*Problem to work on*: Reproduce the passage on the proposed reciprocity treaty between the United States and Mexico word for word, from its first sentence to its last.

That the ratification of the contemplated treaty for commercial reciprocity between the United States and Mexico would have increased to some extent, and perhaps considerably, the volume of American exports, can not be doubted. Thus, for example, there are no articles of which Mexico stands in greater need than wagons and carts, barbed fence-wire, and petroleum and its derivatives for warming and lighting. In respect to the two first named, the existing Mexican tariff is almost prohibitory, and, as a consequence, it is asserted that there is not a respectable vehicle in any of the frontier towns of Mexico; and no means, in the absence of wood, of supplying a pressing and increasing need for fencing on the great haciendas; while the cost of all petroleum products is so much enhanced as to greatly restrict their consumption for illumination and almost entirely preclude their use for warming, and this in a country destitute in great part of any cheap natural supply of either wood or coal. The removal of all duties on the import of merely these few articles into Mexico, as was provided in the proposed treaty, and their consequent very great cheapening, would therefore have been a boon to the people of Mexico, which they would not have failed to take advantage of to the utmost extent of their ability; and, for meeting any demand thus created, the manufacturers of the United States would have nothing to fear from any foreign competitors.

(Raw records)
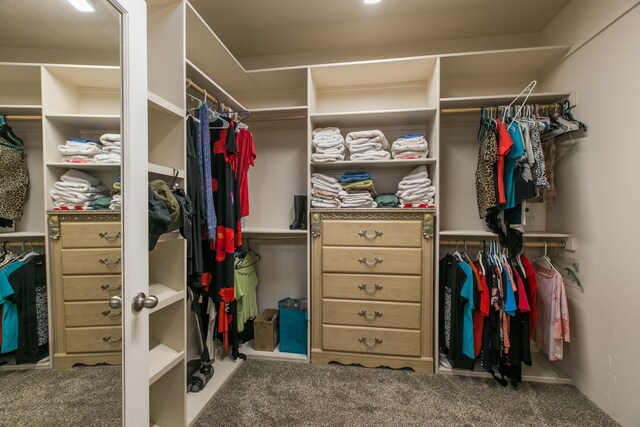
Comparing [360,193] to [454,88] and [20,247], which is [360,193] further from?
[20,247]

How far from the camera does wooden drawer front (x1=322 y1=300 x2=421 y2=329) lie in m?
2.00

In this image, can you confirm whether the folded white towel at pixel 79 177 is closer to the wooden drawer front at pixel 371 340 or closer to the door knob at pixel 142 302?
the door knob at pixel 142 302

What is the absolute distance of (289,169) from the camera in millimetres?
2596

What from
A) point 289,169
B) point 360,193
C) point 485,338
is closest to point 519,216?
point 485,338

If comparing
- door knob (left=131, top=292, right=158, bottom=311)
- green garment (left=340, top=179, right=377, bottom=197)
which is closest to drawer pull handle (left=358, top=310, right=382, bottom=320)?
green garment (left=340, top=179, right=377, bottom=197)

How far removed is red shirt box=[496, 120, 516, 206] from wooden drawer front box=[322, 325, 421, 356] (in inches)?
44.6

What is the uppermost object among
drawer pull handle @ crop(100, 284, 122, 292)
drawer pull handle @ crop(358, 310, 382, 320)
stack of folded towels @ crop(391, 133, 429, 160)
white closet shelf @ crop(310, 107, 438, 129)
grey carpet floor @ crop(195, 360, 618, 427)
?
white closet shelf @ crop(310, 107, 438, 129)

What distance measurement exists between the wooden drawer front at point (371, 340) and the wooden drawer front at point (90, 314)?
1.50 metres

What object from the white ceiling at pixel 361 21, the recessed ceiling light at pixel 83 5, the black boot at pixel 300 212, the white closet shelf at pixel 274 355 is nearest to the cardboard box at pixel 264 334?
the white closet shelf at pixel 274 355

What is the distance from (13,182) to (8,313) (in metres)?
0.32

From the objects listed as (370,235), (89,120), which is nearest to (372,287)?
(370,235)

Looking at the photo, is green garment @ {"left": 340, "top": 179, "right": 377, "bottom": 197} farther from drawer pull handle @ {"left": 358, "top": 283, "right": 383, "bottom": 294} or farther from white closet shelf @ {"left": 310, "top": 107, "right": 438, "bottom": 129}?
drawer pull handle @ {"left": 358, "top": 283, "right": 383, "bottom": 294}

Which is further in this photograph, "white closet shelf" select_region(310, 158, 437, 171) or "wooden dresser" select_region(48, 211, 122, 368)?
"white closet shelf" select_region(310, 158, 437, 171)

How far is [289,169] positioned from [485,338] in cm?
206
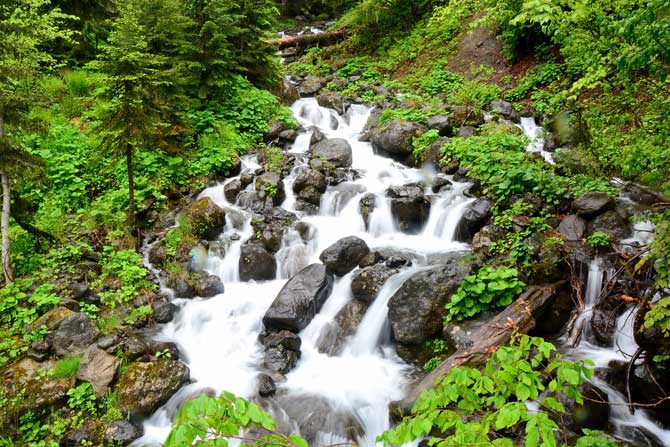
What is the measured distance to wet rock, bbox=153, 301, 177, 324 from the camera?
8102mm

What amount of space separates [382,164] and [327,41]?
13924 millimetres

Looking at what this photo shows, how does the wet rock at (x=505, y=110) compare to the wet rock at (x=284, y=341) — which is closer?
the wet rock at (x=284, y=341)

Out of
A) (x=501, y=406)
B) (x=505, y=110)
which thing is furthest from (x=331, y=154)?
(x=501, y=406)

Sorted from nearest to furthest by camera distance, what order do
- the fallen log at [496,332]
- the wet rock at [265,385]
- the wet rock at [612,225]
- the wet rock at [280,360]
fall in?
the fallen log at [496,332]
the wet rock at [265,385]
the wet rock at [280,360]
the wet rock at [612,225]

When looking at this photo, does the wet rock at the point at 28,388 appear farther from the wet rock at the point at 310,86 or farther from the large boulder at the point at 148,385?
the wet rock at the point at 310,86

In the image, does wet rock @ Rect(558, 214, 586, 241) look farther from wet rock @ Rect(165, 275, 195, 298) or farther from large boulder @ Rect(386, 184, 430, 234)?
wet rock @ Rect(165, 275, 195, 298)

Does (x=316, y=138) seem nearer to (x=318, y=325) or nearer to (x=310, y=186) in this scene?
(x=310, y=186)

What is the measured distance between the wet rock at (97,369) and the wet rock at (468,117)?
11.0 metres

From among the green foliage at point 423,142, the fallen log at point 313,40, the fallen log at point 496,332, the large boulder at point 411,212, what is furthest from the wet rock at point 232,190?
the fallen log at point 313,40

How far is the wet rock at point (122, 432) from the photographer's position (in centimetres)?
601

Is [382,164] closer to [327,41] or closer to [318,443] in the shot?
[318,443]

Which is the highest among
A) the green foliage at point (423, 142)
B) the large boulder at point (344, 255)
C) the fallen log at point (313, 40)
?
the fallen log at point (313, 40)

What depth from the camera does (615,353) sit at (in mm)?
6266

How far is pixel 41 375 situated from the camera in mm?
6473
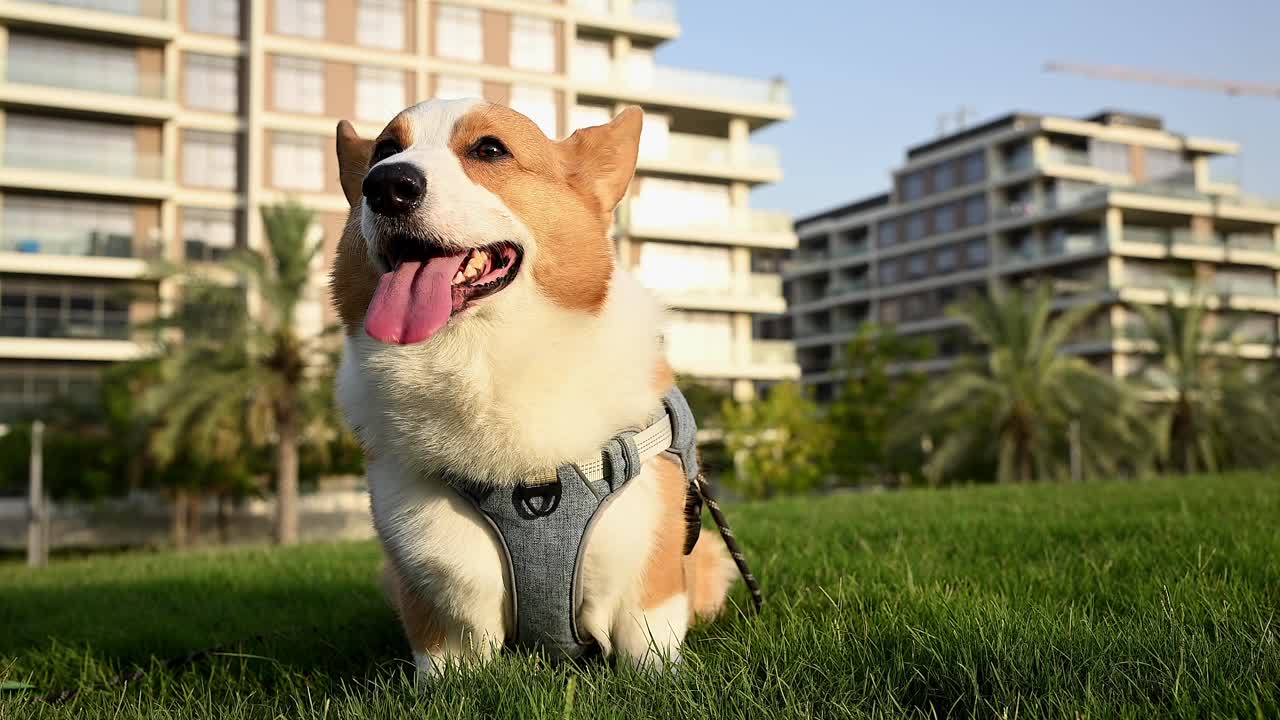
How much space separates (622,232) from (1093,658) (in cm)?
4931

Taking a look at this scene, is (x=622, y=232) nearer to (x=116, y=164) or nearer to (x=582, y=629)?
(x=116, y=164)

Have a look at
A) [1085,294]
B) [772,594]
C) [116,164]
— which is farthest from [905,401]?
[772,594]

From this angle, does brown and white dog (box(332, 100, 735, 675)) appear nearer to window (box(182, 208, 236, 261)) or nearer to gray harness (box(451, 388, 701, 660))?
gray harness (box(451, 388, 701, 660))

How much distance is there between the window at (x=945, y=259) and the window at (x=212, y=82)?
167 feet

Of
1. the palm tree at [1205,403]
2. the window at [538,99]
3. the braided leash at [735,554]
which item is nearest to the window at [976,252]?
the palm tree at [1205,403]

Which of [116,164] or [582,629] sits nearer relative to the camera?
[582,629]

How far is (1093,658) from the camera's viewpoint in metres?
2.59

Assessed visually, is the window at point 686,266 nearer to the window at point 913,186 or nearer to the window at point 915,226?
Answer: the window at point 915,226

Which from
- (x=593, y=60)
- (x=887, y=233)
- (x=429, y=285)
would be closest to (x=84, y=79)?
(x=593, y=60)

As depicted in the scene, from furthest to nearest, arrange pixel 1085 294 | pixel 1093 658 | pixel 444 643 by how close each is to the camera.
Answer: pixel 1085 294, pixel 444 643, pixel 1093 658

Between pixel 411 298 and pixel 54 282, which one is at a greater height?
pixel 54 282

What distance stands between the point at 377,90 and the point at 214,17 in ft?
23.8

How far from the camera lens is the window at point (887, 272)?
274 feet

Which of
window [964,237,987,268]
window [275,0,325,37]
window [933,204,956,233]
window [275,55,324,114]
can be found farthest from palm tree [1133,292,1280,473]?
window [933,204,956,233]
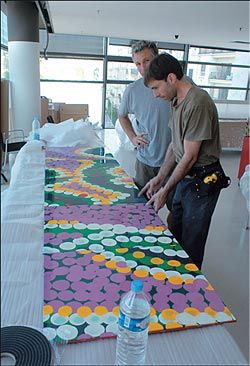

*Solution to the exercise*:
That the ratification of the contemplated treaty for commercial reciprocity between the United States and Mexico would have increased to some extent, and perhaps considerably, the volume of American exports, can not be doubted. Thus, for example, there are no articles of which Mexico stands in greater need than wagons and carts, barbed fence-wire, and petroleum and its derivatives for warming and lighting. In respect to the two first named, the existing Mexican tariff is almost prohibitory, and, as a consequence, it is asserted that there is not a respectable vehicle in any of the frontier towns of Mexico; and no means, in the absence of wood, of supplying a pressing and increasing need for fencing on the great haciendas; while the cost of all petroleum products is so much enhanced as to greatly restrict their consumption for illumination and almost entirely preclude their use for warming, and this in a country destitute in great part of any cheap natural supply of either wood or coal. The removal of all duties on the import of merely these few articles into Mexico, as was provided in the proposed treaty, and their consequent very great cheapening, would therefore have been a boon to the people of Mexico, which they would not have failed to take advantage of to the utmost extent of their ability; and, for meeting any demand thus created, the manufacturers of the United States would have nothing to fear from any foreign competitors.